TASK A. In the fermenter drain post below, why does the writer plan to block the air-lock before draining from now on? Answer in one to three sentences.
TASK B. Rewrite the paragraph of the fermenter drain post below that begins "When I drained it yesterday" in a shorter form, keeping its main facts.
TASK C. Go on with the fermenter drain post below, starting after its last sentence.

EXERCISE TEXT.
★ ★ ★

Now I have the transparent tube above the fermenter drain tap (and a 1" tap), and I'm doing the next brew using the "selected" yeast (mid to end of fermentation) from the previous experiment, I can report on its progress after 1 day. The drain appears to contain only trubb, no yeast. I think this is good because it means all the yeast is working (and floating). I will drain this and report again when the yeast starts to settle.

Interesting idea.

 

Easy enough to take apart for cleaning...?

Yes. Lots of pieces though. It will need it too as there is a gap between the tapered end of the hose barbs and the hose.

Day 2 update. There is no yeast sediment yet, in fact I can see fermentation taking place, a stream of rising bubbles. More confirmation that I have selected the "best" yeast.

When I drained it yesterday, when the valve was slightly opened, a bubble of air rose up the tube. This will be the air trapped inside the ball part of the ball valve. Obviously introducing air later on is going to be bad, so from now on I will block the air-lock first to allow a slight pressure build up inside to prevent this happening. I don't think this happened when I had the 1/2" valve, and it could be due to the design of the valve causing one side to open before the other, but I can't look at that while the tap is in use.

★ ★ ★

THE DATA.
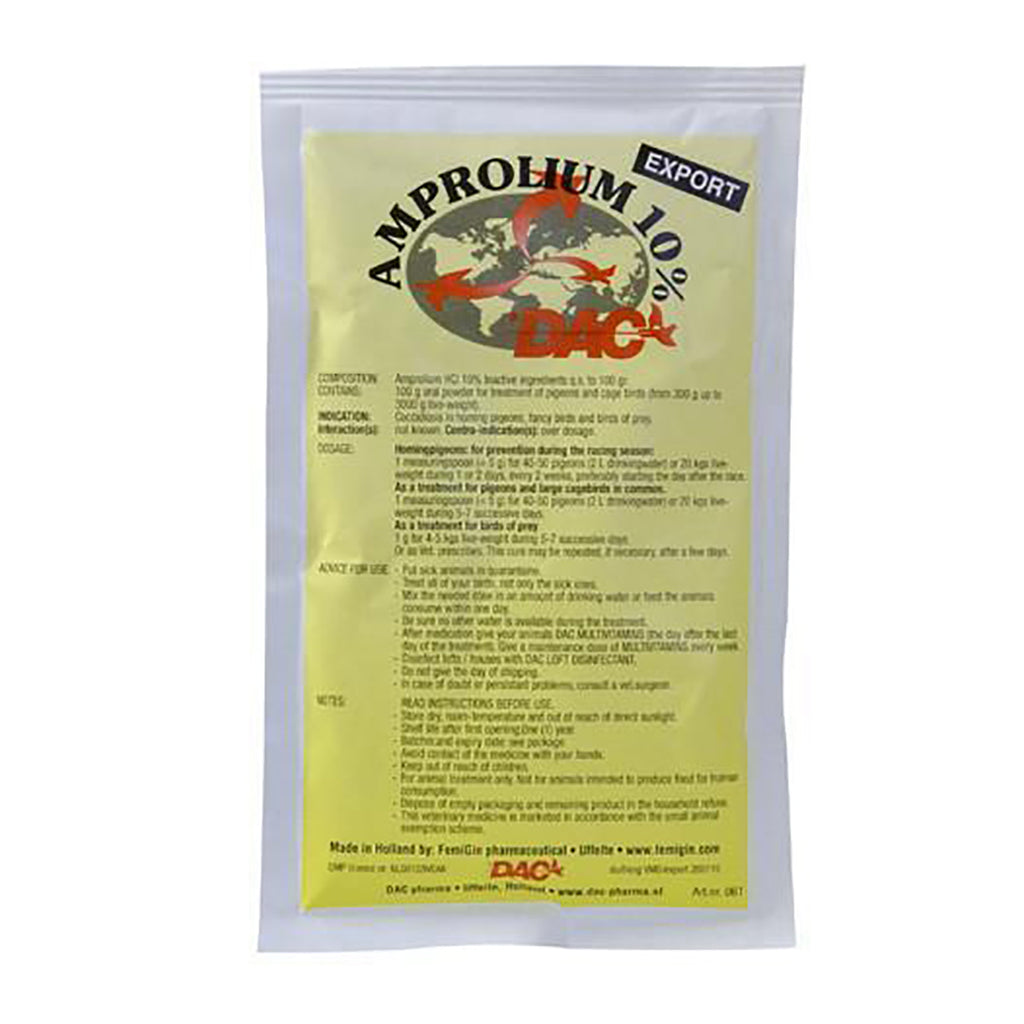 Enhance Pigeon Health - Quality Pigeon Feed, Accessories & Treatments ...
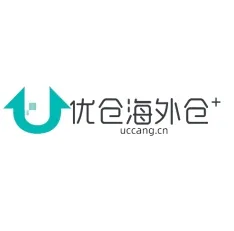 优仓海外仓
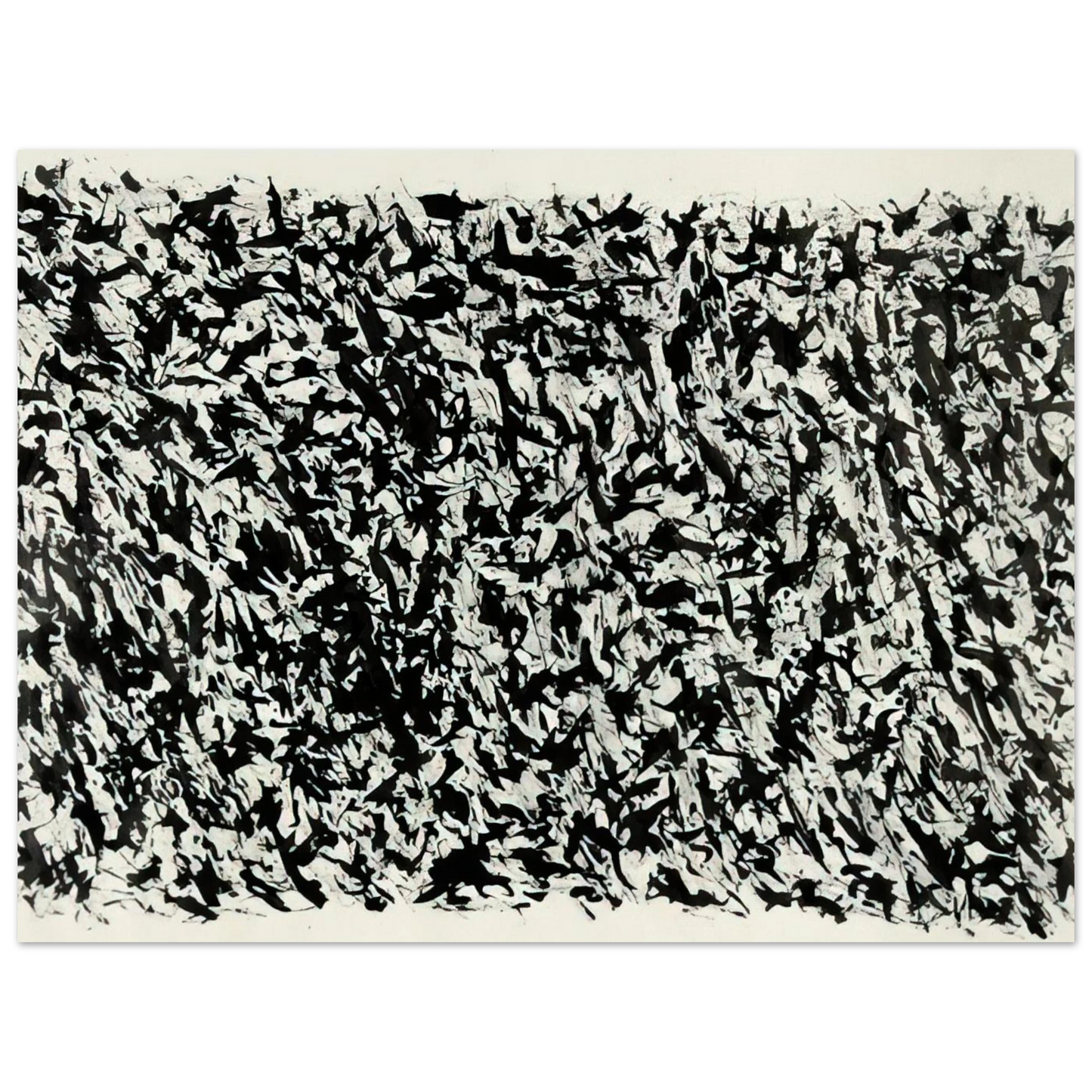 fa757a42-2b49-4da8-b93c-001ba9326658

★ ★ ★

EXPECTED ANSWER A. When the valve was opened slightly during the previous drain, a bubble of air trapped inside the ball of the ball valve rose up the tube. Letting air in later on would be bad, so blocking the air-lock first lets a slight pressure build up inside the fermenter to prevent this.

EXPECTED ANSWER B. During yesterday's drain, opening the valve slightly sent a bubble of air up the tube, probably air trapped inside the ball of the ball valve. Because letting air in later would be bad, the writer will block the air-lock first so a slight pressure builds up inside to prevent it. This didn't seem to happen with the 1/2" valve. The valve's design may open one side before the other, but the writer can't check while the tap is in use.

EXPECTED ANSWER C.
After 3 days, the bubbling from the airlock had reduced, but it was still going. I closed the valve on the airlock and allowed it to build up some positive pressure for an hour or so, then drained off 300 ml of yeast, then reopened air-lock (gently).

After 4 days, bubbling has almost stopped. Repeated the same procedure, but this time the yeast seemed a bit stuck to one side, so I drained a bit, then left it for a while then drained some more. The disturbance gave the fermentation a little kick as the airlock bubbling was increased a bit afterwards.

The rest of the yeast will be drained, but will be discarded.

Sticking on the Conical is always going to be the problem. One site I read talked about using a heating belt wrapped around the lower conical part, heated an hour or two before draining to help it slide.

 

Good idea about the positive pressure tho.. that should help push it out.

 

I am fairly sure you don't have to get all of the yeast cake out before secondary fermentation... just enough to drop the percentage going into your bottle or keg when its ready.

At this time, its all about saving the good yeast for re-use, and the yeast cake which was tending to stick to one side of the tube was only a momentary problem, I closed the tap, let it settle for an hour or so, then drained a little more.